● **What this task involves**: Below are some records; find each line that carries the word "trap" and copy it.

● **Collected data**:
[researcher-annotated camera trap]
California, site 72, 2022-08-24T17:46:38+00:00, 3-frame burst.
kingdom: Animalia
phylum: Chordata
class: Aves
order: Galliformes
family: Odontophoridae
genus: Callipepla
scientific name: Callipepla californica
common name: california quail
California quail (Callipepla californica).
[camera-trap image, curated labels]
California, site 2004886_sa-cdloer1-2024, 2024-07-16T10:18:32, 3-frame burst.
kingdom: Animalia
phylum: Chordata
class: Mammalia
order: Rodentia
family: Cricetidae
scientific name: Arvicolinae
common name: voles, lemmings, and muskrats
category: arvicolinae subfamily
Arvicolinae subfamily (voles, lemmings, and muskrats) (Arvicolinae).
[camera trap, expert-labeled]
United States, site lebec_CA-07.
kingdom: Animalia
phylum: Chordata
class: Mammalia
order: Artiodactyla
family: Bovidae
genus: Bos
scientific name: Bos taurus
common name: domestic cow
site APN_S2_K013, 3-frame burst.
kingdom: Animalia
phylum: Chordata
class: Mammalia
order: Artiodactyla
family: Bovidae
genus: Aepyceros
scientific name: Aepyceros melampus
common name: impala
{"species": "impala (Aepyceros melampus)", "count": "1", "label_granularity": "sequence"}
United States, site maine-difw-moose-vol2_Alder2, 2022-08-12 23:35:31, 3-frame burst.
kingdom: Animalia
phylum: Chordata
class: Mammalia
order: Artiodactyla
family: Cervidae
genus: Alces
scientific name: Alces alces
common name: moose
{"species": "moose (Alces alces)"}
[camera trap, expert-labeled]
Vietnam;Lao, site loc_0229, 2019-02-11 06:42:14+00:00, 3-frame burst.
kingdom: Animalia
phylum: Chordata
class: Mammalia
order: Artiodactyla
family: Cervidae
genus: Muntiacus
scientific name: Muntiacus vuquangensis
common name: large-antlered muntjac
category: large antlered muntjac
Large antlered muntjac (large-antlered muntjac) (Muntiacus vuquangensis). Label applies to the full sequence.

● **Output for this task**:
[researcher-annotated camera trap]
[camera-trap image, curated labels]
[camera trap, expert-labeled]
[camera trap, expert-labeled]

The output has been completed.